Acting Baltimore Police Commissioner Michael Harrison called Thursday — his “most violent” day on the job in which four people were fatally shot and eight others were injured — “totally unacceptable.”
Harrison has attended eight community meet-and-greets in the past two weeks, where he said he wanted to hear directly from residents about issues as he begins to tackle an array of issues in Baltimore, including crime and community distrust of the police force.
“Hearing from citizens, it’s a resounding central theme. People are tired of the violence,” he said.
But Harrison was optimistic after attending the meetings, where he said residents offered support and a commitment to improving the city.
“We will need the community’s help. It’s all about community partnership,” he said.
Community partnerships, along with collaboration with local, state and federal partners, is needed, he said, “to really target and focus on these violent individuals who are committing violence and causing havoc on the community.”

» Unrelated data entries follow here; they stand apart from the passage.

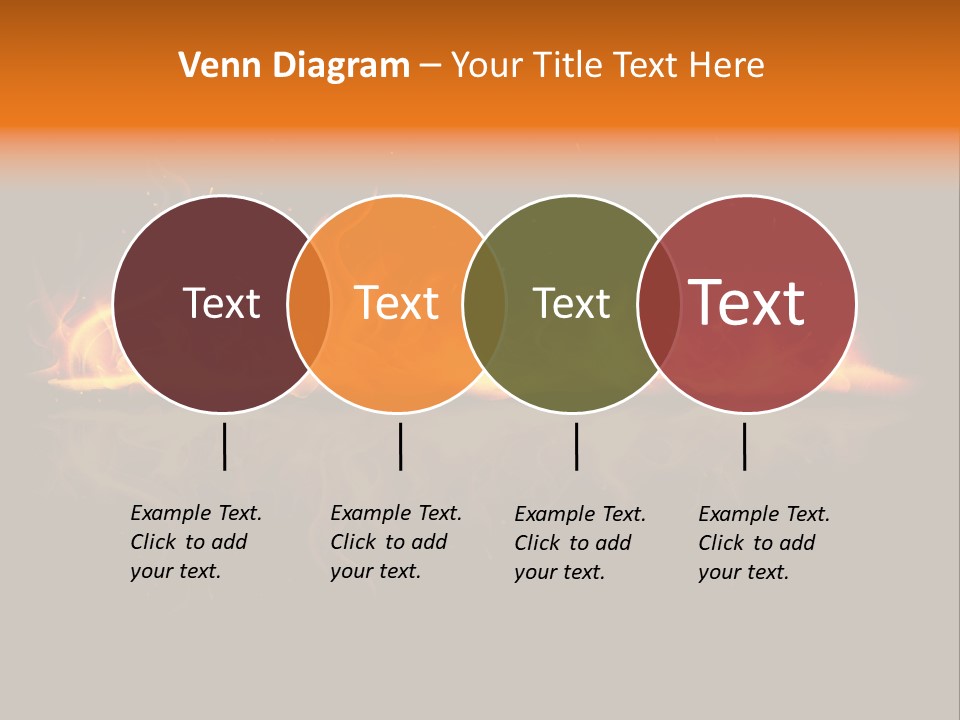 Venn Diagram – Your Title Text Here

Text

Text

Text

Text

Example Text. Click to add your text.

Example Text. Click to add your text.

Example Text. Click to add your text.

Example Text. Click to add your text.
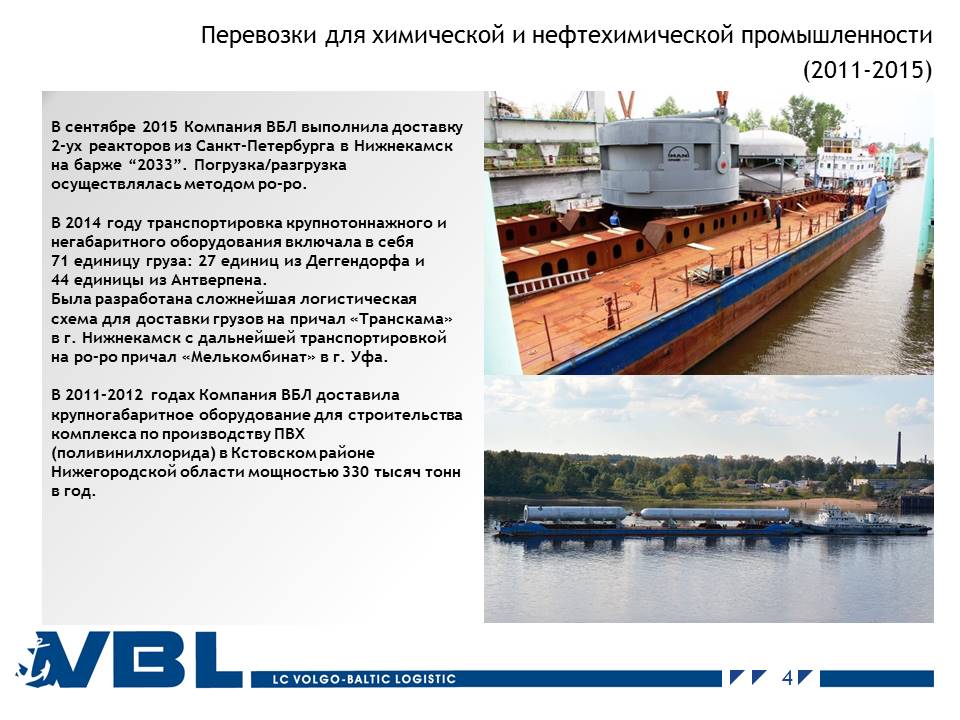 Перевозки для химической и нефтехимической промышленности (2011-2015)

В сентябре 2015 Компания ВБЛ выполнила доставку 2-ух реакторов из Санкт-Петербурга в Нижнекамск на барже “2033”. Погрузка/разгрузка осуществлялась методом ро-ро.

В 2014 году транспортировка крупнотоннажного и негабаритного оборудования включала в себя 71 единицу груза: 27 единиц из Деггендорфа и 44 единицы из Антверпена.
Была разработана сложнейшая логистическая схема для доставки грузов на причал «Транскама» в г. Нижнекамск с дальнейшей транспортировкой на ро-ро причал «Мелькомбинат» в г. Уфа.

В 2011-2012 годах Компания ВБЛ доставила крупногабаритное оборудование для строительства комплекса по производству ПВХ (поливинилхлорида) в Кстовском районе Нижегородской области мощностью 330 тысяч тонн в год.

MAN

VBL

LC VOLGO-BALTIC LOGISTIC

4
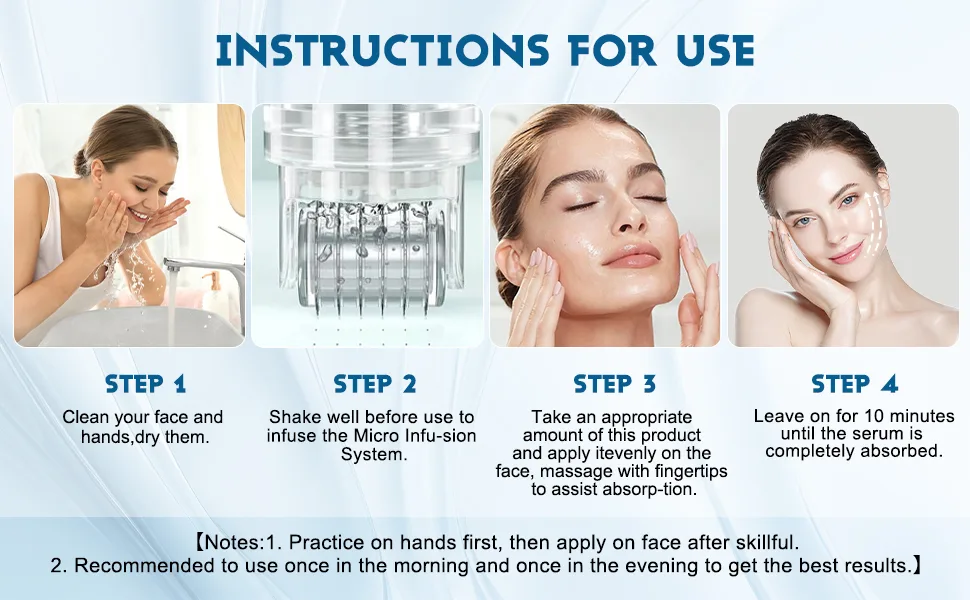 INSTRUCTIONS FOR USE

STEP 1

Clean your face and hands,dry them.

STEP 2

Shake well before use to infuse the Micro Infu-sion System.

STEP 3

Take an appropriate amount of this product and apply itevenly on the face, massage with fingertips to assist absorp-tion.

STEP 4

Leave on for 10 minutes until the serum is completely absorbed.

【Notes:1. Practice on hands first, then apply on face after skillful.
2. Recommended to use once in the morning and once in the evening to get the best results.】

As of Thursday night, Harrison said investigators did not believe the violence was connected. The series of seven shootings started in the morning and lasted into the night, and included one incident in which four men were injured and another was killed.
The spate of violence continued early Friday when a man was killed and another injured in separate shootings.
Harrison said officers were still working to collect and process evidence, which he said would allow investigators to come back to the community to ask for more information.
“We’re working to find clues. Gathering and processing evidence to figure out why, who, what, when,” he said.